#### Material to process
- Opening Delimiter -

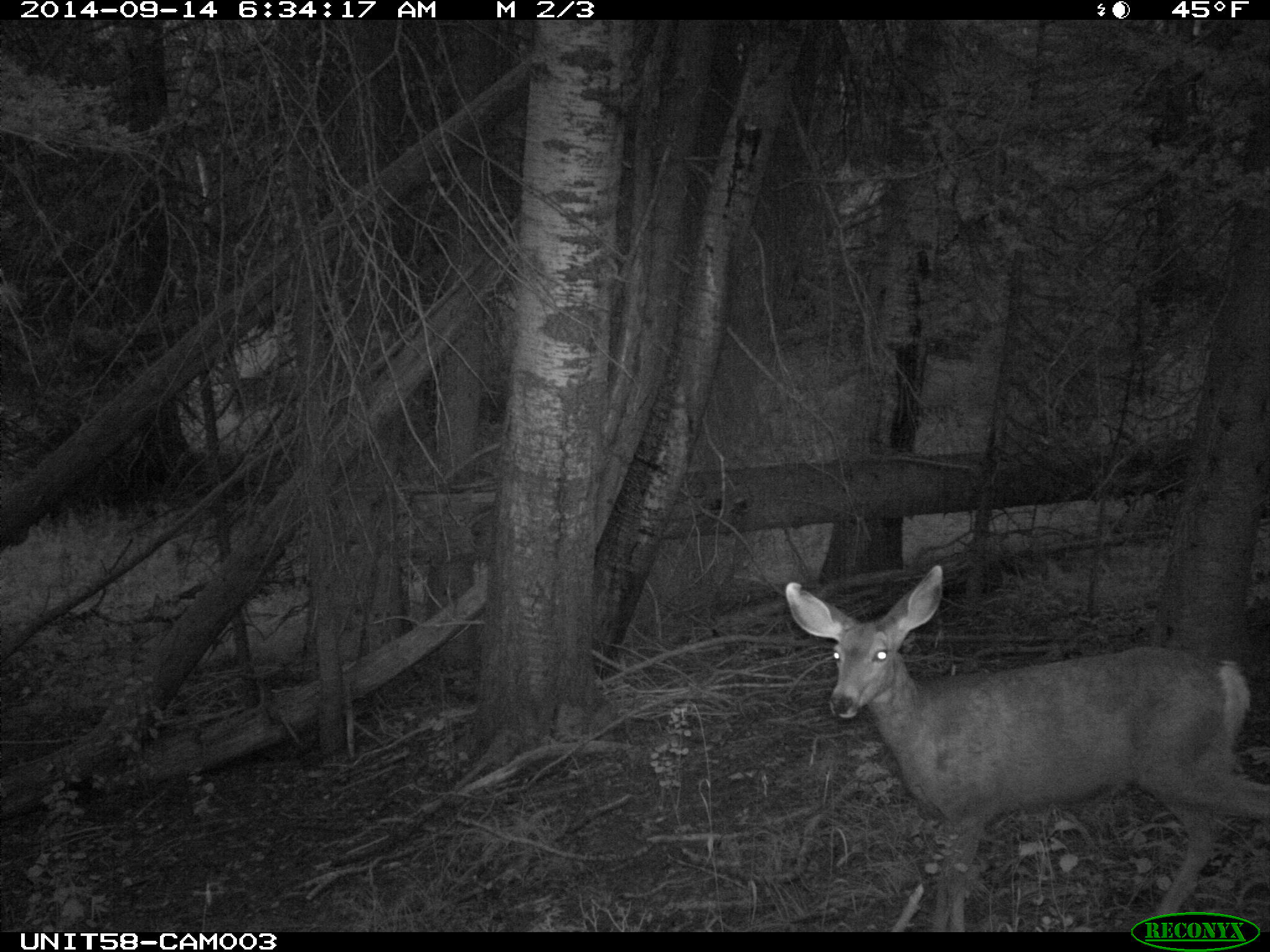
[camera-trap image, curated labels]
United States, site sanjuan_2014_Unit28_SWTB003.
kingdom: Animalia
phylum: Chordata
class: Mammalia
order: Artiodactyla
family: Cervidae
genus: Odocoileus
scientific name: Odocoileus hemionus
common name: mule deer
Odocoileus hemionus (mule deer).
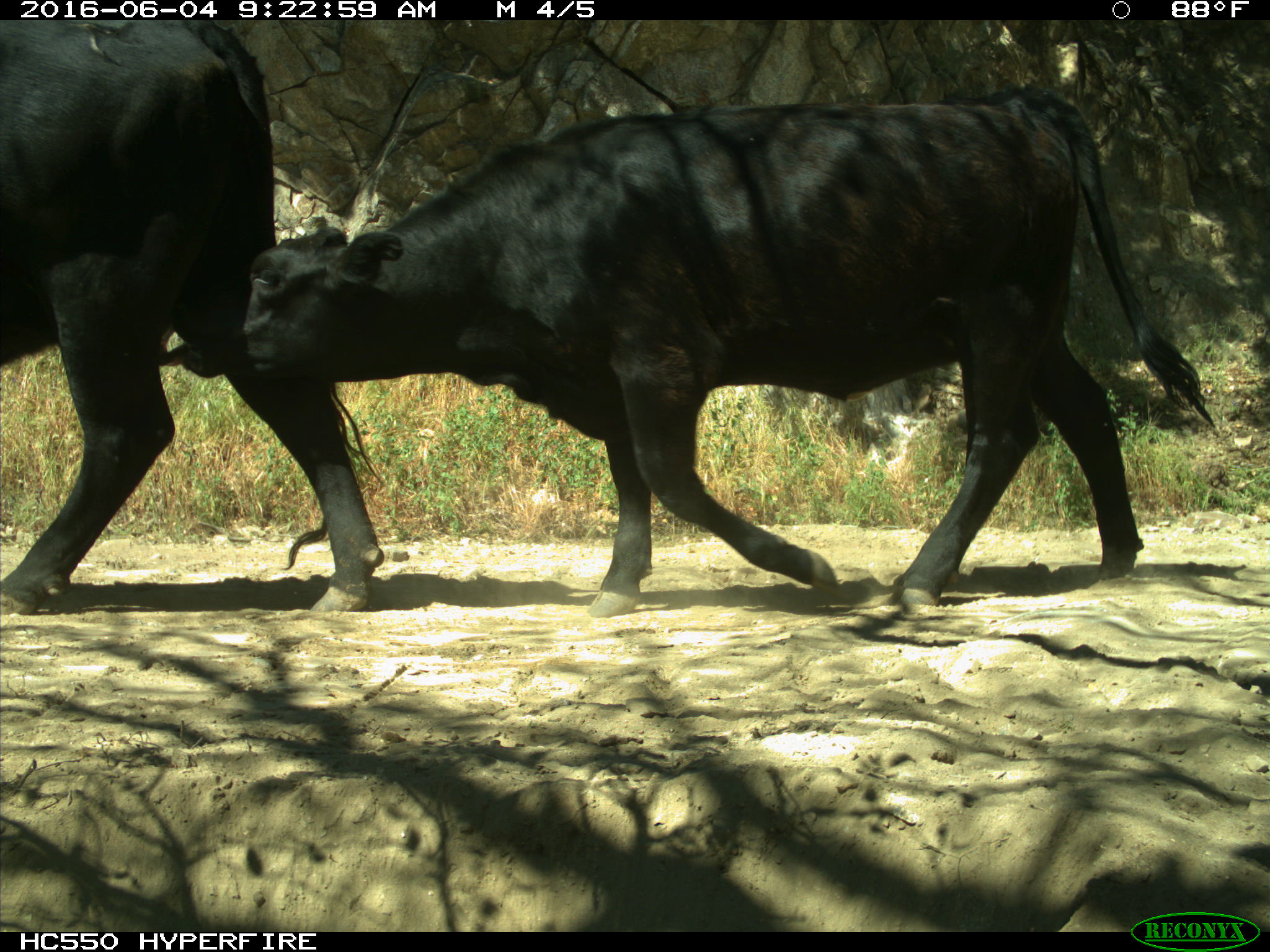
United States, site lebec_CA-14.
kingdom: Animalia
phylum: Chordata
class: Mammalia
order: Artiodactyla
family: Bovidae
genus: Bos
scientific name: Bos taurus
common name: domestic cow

- Closing Delimiter -

#### Task objective
Everything in the entries above must be output again exactly, except the pictures.

#### Solved exercise
[camera-trap image, curated labels]
United States, site sanjuan_2014_Unit28_SWTB003.
kingdom: Animalia
phylum: Chordata
class: Mammalia
order: Artiodactyla
family: Cervidae
genus: Odocoileus
scientific name: Odocoileus hemionus
common name: mule deer
Odocoileus hemionus (mule deer).
United States, site lebec_CA-14.
kingdom: Animalia
phylum: Chordata
class: Mammalia
order: Artiodactyla
family: Bovidae
genus: Bos
scientific name: Bos taurus
common name: domestic cow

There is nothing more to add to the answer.